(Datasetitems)

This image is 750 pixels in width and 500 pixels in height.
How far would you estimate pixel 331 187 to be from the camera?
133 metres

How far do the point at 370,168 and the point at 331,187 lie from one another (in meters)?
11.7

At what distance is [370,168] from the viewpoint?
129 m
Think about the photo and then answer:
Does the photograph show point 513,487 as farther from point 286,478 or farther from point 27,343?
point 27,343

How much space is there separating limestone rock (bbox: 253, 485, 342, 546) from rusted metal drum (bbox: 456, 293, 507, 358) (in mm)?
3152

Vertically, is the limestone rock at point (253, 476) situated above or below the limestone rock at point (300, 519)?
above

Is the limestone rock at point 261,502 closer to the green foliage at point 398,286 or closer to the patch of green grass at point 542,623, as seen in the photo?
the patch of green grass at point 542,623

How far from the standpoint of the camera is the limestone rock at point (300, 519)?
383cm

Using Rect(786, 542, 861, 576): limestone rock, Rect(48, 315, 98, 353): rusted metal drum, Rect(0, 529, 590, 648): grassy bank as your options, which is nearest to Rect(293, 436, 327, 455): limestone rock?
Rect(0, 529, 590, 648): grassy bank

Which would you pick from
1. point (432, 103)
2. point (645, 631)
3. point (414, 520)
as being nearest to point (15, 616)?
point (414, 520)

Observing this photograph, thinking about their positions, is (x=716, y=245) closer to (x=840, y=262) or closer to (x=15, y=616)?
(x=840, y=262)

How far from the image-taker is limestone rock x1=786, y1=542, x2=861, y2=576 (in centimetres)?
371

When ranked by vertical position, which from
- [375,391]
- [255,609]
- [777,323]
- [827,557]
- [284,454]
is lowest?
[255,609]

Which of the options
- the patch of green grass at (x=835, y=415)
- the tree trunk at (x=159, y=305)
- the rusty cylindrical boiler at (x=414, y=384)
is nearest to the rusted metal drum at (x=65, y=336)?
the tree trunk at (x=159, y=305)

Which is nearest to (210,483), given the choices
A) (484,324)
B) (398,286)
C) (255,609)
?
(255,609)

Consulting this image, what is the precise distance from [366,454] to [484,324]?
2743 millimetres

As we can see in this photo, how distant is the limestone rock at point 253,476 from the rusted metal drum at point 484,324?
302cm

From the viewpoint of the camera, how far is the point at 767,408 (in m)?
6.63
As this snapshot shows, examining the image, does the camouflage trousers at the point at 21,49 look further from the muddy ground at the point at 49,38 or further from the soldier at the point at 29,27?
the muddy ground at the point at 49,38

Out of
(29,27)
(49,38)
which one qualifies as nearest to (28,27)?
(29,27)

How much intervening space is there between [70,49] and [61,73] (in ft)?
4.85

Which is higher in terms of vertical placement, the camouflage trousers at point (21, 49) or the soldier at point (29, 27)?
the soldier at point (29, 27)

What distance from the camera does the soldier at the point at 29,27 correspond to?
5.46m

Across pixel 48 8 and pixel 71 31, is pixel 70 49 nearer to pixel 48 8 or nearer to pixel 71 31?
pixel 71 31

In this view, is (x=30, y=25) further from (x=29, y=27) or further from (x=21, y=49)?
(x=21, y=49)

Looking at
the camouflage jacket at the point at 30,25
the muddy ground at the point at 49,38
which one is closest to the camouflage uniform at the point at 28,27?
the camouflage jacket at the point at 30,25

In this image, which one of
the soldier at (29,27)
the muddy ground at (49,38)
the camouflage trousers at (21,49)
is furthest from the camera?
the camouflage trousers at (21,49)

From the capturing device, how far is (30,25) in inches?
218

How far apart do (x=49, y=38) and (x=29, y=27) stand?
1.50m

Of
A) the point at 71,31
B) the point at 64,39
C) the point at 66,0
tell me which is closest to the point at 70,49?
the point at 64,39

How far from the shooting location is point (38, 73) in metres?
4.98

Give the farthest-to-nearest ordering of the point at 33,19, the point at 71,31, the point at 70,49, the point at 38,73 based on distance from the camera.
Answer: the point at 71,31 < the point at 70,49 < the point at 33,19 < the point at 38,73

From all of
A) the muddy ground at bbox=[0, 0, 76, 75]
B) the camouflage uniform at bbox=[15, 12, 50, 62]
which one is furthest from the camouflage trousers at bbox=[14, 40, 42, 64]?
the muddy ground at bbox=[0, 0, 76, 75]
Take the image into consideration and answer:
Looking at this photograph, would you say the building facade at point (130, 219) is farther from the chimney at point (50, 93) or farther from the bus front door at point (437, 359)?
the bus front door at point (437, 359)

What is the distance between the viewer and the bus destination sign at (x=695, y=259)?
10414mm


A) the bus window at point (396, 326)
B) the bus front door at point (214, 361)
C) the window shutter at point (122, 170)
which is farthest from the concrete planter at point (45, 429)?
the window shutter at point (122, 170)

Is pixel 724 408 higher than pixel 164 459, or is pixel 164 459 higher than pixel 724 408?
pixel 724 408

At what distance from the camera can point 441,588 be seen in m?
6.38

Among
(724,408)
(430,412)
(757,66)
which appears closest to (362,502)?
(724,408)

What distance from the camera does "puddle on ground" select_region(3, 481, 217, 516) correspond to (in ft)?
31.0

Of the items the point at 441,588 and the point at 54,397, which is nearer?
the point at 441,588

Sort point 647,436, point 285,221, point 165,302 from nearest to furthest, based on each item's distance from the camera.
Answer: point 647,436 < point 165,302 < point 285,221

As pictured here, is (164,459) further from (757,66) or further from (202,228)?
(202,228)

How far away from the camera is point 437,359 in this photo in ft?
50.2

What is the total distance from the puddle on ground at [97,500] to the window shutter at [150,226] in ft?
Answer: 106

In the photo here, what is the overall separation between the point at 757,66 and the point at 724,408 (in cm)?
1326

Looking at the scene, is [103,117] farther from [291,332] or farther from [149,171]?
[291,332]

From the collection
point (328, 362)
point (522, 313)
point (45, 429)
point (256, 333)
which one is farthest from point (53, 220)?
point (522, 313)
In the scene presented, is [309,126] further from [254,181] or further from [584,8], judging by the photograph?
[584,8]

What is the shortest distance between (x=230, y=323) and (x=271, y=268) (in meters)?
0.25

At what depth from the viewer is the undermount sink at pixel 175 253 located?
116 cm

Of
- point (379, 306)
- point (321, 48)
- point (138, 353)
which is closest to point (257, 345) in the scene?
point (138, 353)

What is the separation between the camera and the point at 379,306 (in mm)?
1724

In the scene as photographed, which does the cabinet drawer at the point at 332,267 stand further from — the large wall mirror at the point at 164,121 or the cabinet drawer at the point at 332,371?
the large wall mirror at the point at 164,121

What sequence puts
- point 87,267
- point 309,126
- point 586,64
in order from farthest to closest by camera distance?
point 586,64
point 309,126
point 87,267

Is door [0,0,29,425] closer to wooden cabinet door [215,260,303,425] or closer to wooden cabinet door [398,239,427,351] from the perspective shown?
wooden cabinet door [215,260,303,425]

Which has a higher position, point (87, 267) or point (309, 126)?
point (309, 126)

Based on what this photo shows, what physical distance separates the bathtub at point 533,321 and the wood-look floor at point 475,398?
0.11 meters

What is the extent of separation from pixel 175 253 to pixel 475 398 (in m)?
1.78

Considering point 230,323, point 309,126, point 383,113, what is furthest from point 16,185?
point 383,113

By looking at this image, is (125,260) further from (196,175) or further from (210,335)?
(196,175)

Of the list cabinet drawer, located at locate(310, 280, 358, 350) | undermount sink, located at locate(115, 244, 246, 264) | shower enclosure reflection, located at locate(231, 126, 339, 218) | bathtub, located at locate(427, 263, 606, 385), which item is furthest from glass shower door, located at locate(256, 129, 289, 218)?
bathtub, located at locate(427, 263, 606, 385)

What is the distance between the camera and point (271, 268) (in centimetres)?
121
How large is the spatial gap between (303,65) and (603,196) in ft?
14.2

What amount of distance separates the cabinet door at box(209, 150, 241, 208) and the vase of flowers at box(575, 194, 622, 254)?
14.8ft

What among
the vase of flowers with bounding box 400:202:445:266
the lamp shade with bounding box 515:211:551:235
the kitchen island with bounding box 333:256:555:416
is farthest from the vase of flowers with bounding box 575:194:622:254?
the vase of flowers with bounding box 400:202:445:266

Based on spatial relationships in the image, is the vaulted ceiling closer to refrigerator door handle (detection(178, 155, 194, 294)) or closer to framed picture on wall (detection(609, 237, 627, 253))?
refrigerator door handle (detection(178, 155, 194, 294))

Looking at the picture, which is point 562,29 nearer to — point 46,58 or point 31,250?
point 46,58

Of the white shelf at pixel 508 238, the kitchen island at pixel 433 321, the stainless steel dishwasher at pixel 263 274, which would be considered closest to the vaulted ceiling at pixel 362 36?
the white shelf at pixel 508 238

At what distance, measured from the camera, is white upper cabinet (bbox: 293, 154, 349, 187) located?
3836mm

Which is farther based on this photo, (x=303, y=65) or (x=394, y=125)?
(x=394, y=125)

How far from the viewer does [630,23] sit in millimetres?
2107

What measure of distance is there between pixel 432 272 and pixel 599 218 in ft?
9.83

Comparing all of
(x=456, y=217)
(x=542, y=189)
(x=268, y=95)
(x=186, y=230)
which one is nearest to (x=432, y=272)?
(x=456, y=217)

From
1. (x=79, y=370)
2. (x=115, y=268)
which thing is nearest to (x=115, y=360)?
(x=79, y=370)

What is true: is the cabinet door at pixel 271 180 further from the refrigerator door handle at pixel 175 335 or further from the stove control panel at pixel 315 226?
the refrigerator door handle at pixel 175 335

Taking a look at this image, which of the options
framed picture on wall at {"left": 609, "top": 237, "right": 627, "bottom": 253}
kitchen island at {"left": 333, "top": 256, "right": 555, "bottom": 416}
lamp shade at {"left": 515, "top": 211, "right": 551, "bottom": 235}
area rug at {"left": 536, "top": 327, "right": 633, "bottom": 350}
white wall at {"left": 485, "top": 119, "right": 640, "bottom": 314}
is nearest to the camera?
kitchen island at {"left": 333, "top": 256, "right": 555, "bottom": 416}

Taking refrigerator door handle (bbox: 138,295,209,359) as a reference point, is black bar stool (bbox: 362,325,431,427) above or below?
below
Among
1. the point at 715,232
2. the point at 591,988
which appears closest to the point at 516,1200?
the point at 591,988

OPDRACHTEISEN:
Kun je de lijst woordelijk herhalen, vanaf het begin tot en met de regel waarin "2743 millimetres" staat?

RESULTAAT OPDRACHT:
This image is 750 pixels in width and 500 pixels in height.
How far would you estimate pixel 331 187 to be from the camera?
133 metres

How far do the point at 370,168 and the point at 331,187 lie from one another (in meters)?
11.7

At what distance is [370,168] from the viewpoint?
129 m
Think about the photo and then answer:
Does the photograph show point 513,487 as farther from point 286,478 or farther from point 27,343?
point 27,343

How much space is there separating limestone rock (bbox: 253, 485, 342, 546) from rusted metal drum (bbox: 456, 293, 507, 358) (in mm)?
3152

Vertically, is the limestone rock at point (253, 476) situated above or below the limestone rock at point (300, 519)?
above

Is the limestone rock at point 261,502 closer to the green foliage at point 398,286 or closer to the patch of green grass at point 542,623, as seen in the photo?
the patch of green grass at point 542,623

How far from the standpoint of the camera is the limestone rock at point (300, 519)?
383cm

Using Rect(786, 542, 861, 576): limestone rock, Rect(48, 315, 98, 353): rusted metal drum, Rect(0, 529, 590, 648): grassy bank as your options, which is nearest to Rect(293, 436, 327, 455): limestone rock?
Rect(0, 529, 590, 648): grassy bank

Which would you pick from
1. point (432, 103)
2. point (645, 631)
3. point (414, 520)
as being nearest to point (15, 616)?
point (414, 520)

Observing this photograph, thinking about their positions, is (x=716, y=245) closer to (x=840, y=262) or closer to (x=15, y=616)?
(x=840, y=262)

How far from the image-taker is limestone rock x1=786, y1=542, x2=861, y2=576 (in centimetres)?
371

When ranked by vertical position, which from
- [375,391]
- [255,609]
- [777,323]
- [827,557]
- [284,454]
is lowest?
[255,609]

Which of the options
- the patch of green grass at (x=835, y=415)
- the tree trunk at (x=159, y=305)
- the rusty cylindrical boiler at (x=414, y=384)
is nearest to the rusted metal drum at (x=65, y=336)?
the tree trunk at (x=159, y=305)

Which is nearest to (210,483), given the choices
A) (484,324)
B) (398,286)
C) (255,609)
?
(255,609)

Consulting this image, what is the precise distance from [366,454] to [484,324]?
2743 millimetres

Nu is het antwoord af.